4. Singularité formelle
Le roman est divisé en 45 chapitres à peu près égaux appelés “séquences”. Aucun dialogue, ce qui s'explique par le fait que le personnage principal est seul dans sa maison pendant la majeure partie du récit.
5. Caractéristiques du récit et de la narration
La narration est hétérodiégétique et focalisée sur le personnage d'Orval. Comme je l'ai esquissé plus haut, dans le dernier tiers du roman, les retours en arrière sont plus fréquents au fur et à mesure que l'esprit d'Orval s'embrouille et que ses rêves et ses souvenirs font irruption dans la narration.
6. Narrativité (Typologie de Ryan)
6.1- Simple 6.2- Multiple 6.3- Complexe 6.4- Proliférante 6.5- Tramée 6.6- Diluée 6.7- Embryonnaire 6.8- Implicite 6.9- Figurale 6.10- Anti-narrativité 6.11- Instrumentale 6.12- Suspendue
Justifiez :
Le récit est tout ce qu'il y a de plus uni.

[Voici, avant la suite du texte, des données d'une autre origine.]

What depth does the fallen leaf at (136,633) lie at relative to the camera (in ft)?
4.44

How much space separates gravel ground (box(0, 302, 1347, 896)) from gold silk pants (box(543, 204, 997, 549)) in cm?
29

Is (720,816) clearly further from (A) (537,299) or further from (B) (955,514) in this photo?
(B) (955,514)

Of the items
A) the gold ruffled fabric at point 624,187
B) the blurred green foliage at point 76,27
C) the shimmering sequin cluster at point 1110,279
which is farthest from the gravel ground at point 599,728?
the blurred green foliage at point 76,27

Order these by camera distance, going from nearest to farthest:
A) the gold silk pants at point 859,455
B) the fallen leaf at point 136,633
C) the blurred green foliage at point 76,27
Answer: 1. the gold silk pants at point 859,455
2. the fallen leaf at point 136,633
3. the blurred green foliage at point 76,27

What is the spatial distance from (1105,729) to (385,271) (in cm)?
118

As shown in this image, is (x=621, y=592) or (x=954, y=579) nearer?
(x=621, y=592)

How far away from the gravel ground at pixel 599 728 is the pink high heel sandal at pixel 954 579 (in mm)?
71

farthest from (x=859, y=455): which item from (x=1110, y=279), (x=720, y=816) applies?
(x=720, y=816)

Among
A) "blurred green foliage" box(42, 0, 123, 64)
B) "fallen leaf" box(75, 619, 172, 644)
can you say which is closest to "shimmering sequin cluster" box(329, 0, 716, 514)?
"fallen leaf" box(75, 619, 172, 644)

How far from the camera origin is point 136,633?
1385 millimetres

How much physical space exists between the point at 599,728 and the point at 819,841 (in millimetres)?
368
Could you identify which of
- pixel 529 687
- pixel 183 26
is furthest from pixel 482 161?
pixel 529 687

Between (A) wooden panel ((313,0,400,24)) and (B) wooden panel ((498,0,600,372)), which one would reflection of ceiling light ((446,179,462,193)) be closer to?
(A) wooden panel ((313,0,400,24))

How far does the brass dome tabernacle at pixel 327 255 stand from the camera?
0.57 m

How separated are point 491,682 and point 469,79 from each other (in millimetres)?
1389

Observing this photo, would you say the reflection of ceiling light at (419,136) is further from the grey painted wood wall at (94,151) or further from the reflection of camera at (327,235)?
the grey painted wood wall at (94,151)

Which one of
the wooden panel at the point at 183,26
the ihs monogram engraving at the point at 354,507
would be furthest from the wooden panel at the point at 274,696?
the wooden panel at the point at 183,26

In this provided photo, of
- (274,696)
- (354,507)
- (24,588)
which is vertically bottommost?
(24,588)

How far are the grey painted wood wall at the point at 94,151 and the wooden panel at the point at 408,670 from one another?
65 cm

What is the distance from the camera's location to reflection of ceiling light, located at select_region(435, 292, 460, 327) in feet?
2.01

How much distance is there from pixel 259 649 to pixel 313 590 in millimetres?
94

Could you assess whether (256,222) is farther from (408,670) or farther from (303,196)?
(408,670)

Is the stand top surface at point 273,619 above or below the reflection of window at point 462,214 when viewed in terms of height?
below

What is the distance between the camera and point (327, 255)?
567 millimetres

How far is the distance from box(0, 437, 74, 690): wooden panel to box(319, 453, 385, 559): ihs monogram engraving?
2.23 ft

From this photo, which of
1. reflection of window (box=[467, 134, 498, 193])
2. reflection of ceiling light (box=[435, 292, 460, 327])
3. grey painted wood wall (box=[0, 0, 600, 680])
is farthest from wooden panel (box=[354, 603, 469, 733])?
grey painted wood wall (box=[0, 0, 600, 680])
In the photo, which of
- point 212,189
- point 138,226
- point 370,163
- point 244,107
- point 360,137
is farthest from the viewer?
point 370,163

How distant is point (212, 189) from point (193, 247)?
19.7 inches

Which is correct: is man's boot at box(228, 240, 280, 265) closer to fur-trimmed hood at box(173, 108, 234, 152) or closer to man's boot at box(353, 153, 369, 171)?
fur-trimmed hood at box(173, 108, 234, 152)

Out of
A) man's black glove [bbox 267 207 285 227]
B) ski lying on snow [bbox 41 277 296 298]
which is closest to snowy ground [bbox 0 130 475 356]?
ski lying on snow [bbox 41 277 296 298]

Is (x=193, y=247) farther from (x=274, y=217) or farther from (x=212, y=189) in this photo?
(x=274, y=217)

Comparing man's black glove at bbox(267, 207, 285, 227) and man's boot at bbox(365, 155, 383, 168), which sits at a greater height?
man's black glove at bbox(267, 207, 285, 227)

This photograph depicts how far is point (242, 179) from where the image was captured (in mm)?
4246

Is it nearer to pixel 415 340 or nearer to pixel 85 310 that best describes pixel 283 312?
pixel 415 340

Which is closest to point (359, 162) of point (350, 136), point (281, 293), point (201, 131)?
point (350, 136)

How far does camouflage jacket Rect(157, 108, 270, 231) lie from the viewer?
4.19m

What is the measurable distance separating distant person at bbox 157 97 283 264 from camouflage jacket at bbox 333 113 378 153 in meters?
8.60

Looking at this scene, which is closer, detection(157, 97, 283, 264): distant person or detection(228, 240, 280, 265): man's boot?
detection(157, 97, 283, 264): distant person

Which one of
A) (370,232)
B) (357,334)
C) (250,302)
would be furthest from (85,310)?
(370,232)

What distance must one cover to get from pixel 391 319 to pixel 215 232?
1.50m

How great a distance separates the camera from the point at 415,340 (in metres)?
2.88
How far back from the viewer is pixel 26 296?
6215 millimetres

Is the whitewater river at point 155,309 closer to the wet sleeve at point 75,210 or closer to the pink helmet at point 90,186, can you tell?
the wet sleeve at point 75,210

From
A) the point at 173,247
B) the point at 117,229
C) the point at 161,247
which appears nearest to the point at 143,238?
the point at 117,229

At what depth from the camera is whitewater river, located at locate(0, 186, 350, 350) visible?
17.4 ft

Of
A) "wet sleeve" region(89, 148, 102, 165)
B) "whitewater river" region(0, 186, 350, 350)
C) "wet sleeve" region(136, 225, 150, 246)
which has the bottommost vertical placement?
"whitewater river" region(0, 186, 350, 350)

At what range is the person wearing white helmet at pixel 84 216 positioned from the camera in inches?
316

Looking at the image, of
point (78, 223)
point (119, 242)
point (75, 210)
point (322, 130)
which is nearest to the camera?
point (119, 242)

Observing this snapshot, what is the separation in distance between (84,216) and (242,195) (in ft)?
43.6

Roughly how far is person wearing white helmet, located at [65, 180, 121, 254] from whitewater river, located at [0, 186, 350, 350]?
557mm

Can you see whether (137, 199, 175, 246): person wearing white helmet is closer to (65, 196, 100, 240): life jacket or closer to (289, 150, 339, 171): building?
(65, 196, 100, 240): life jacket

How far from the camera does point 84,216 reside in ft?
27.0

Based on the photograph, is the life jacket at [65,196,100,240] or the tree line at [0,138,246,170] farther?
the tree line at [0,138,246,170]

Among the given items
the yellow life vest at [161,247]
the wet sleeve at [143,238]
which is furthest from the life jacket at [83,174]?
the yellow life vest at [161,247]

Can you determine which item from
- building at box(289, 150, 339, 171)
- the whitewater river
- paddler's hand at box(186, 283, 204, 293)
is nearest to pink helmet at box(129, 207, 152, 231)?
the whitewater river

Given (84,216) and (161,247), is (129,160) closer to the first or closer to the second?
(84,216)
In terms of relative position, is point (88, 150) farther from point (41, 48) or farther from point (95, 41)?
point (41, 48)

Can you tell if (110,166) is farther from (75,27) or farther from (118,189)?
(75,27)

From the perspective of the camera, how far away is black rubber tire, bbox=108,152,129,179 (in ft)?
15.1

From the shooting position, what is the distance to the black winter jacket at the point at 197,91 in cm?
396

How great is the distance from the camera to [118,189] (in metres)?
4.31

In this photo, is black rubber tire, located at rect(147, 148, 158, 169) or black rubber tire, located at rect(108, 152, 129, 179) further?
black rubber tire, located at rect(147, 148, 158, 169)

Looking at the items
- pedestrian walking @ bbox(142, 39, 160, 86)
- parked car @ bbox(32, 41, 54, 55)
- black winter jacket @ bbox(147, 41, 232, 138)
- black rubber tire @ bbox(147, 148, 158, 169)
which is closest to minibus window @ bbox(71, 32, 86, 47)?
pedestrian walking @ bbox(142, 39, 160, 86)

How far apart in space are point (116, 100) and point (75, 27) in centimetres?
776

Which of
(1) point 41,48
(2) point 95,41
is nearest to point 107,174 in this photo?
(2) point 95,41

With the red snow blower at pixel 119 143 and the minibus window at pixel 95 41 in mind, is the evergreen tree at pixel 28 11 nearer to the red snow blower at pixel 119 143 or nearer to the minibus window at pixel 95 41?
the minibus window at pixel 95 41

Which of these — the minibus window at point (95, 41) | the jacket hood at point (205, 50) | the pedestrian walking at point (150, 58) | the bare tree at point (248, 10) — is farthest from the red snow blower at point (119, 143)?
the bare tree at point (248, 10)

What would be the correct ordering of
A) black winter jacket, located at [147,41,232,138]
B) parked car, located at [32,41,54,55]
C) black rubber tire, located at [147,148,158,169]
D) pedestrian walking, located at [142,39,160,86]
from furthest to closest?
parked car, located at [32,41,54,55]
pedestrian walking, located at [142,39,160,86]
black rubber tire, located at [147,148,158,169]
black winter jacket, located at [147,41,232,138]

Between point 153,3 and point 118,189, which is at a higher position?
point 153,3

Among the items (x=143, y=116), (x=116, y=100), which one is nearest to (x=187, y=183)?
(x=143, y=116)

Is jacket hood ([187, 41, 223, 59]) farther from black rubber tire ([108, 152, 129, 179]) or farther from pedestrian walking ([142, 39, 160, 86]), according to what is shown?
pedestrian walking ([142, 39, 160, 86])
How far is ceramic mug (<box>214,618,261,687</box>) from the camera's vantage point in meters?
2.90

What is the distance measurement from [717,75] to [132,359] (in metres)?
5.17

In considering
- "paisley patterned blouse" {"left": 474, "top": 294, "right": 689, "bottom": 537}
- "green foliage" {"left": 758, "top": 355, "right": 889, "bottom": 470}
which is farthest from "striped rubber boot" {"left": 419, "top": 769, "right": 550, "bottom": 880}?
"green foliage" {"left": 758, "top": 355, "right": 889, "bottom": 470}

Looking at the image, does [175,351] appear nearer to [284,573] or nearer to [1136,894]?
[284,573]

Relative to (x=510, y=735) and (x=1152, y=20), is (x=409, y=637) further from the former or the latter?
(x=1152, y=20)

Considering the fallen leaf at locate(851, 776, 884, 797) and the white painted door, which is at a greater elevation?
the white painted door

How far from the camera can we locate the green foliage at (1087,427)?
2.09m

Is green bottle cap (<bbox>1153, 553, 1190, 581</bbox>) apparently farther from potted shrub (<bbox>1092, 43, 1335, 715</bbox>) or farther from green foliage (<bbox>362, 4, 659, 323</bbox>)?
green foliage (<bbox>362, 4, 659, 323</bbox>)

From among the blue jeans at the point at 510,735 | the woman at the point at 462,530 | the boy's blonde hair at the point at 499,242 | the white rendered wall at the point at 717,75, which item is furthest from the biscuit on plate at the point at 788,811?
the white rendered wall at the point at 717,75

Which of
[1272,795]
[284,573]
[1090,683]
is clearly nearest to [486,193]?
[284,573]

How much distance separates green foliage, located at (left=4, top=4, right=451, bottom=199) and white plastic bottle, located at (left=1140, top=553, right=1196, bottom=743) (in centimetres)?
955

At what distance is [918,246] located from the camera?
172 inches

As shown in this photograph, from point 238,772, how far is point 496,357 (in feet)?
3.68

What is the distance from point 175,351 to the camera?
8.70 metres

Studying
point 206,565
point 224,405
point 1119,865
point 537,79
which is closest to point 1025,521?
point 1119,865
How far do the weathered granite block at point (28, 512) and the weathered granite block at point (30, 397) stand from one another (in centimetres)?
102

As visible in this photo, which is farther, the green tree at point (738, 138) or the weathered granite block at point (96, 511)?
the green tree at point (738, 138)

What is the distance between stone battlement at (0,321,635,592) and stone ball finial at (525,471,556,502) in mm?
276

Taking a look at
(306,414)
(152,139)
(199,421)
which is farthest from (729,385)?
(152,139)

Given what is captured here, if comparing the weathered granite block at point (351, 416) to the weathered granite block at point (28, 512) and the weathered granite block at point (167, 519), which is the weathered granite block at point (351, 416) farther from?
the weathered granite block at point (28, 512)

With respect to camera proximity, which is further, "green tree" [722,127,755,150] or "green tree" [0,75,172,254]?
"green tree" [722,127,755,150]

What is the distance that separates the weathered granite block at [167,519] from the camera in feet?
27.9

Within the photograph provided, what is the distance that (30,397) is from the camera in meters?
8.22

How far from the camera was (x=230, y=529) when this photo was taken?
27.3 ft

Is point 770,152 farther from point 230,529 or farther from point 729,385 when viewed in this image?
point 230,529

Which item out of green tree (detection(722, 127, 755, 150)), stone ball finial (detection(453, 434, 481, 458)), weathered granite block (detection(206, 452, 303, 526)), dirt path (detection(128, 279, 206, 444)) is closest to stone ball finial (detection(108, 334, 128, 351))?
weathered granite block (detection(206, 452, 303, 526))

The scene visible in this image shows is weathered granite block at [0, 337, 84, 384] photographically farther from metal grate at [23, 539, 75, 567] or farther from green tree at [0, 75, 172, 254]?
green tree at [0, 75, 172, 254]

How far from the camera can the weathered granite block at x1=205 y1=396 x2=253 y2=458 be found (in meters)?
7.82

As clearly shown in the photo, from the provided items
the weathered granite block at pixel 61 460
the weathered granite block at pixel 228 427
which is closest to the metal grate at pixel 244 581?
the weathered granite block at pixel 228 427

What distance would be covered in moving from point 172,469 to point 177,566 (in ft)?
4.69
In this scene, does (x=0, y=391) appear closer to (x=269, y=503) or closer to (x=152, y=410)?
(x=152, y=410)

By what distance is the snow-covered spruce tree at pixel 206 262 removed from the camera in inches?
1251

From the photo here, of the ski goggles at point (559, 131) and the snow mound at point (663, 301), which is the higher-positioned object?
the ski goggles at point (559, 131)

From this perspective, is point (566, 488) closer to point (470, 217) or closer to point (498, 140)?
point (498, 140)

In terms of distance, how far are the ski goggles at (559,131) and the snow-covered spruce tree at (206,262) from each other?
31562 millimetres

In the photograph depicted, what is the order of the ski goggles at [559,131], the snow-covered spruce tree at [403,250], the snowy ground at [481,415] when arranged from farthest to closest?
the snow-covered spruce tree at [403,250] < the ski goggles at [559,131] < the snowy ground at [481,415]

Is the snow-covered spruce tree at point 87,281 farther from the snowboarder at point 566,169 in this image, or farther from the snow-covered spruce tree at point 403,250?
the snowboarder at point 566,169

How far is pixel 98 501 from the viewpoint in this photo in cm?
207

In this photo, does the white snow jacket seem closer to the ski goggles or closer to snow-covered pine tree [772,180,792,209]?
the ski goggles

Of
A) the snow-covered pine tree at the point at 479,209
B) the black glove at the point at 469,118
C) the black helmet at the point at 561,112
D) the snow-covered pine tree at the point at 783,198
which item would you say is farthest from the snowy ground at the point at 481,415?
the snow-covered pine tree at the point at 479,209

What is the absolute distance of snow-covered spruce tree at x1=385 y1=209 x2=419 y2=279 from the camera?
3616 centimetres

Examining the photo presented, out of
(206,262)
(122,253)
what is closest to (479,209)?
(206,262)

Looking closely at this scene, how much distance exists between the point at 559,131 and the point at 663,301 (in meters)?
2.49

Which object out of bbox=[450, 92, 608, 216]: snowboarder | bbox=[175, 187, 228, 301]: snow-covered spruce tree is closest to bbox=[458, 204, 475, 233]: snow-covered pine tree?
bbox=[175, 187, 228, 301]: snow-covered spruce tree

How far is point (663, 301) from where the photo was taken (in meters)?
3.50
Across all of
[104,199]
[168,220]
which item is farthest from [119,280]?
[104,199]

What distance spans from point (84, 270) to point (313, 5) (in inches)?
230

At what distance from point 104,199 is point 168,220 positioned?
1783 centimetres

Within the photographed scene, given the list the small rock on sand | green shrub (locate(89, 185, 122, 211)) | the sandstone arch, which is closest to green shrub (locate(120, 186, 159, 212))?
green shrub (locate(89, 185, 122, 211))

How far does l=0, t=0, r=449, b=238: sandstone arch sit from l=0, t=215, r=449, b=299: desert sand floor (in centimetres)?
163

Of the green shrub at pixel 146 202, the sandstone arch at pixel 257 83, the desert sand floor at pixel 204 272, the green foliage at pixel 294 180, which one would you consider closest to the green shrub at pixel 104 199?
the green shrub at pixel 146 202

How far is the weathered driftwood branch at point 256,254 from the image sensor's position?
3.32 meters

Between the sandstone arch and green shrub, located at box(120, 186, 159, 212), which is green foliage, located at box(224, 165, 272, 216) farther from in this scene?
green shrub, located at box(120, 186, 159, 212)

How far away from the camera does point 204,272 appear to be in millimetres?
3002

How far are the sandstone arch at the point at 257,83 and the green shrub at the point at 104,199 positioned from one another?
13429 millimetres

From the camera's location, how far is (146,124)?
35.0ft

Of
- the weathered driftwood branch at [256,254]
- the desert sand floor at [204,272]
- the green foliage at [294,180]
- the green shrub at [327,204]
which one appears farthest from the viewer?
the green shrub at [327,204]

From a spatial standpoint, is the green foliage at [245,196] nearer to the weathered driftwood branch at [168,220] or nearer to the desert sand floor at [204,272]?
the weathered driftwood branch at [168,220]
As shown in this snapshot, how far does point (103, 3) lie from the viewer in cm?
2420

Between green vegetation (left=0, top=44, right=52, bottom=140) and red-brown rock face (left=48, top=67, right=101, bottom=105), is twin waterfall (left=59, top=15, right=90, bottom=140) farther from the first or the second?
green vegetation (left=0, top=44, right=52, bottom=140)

Une seule intrigue centrée autour d'un seul personnage, racontée par un seul narrateur de façon linéaire.
7. Rapport avec la fiction
Rien à mentionner.
8. Intertextualité
À deux reprises dans le roman (p. 132, notamment), un déluge de figures historiques, mythiques et religieuses sont évoquées en relation avec une invasion de rats. Leur impact, tout comme celui de la figure récurrente de Sisyphe, me semble davantage exploité dans un objectif philosophique que purement littéraire.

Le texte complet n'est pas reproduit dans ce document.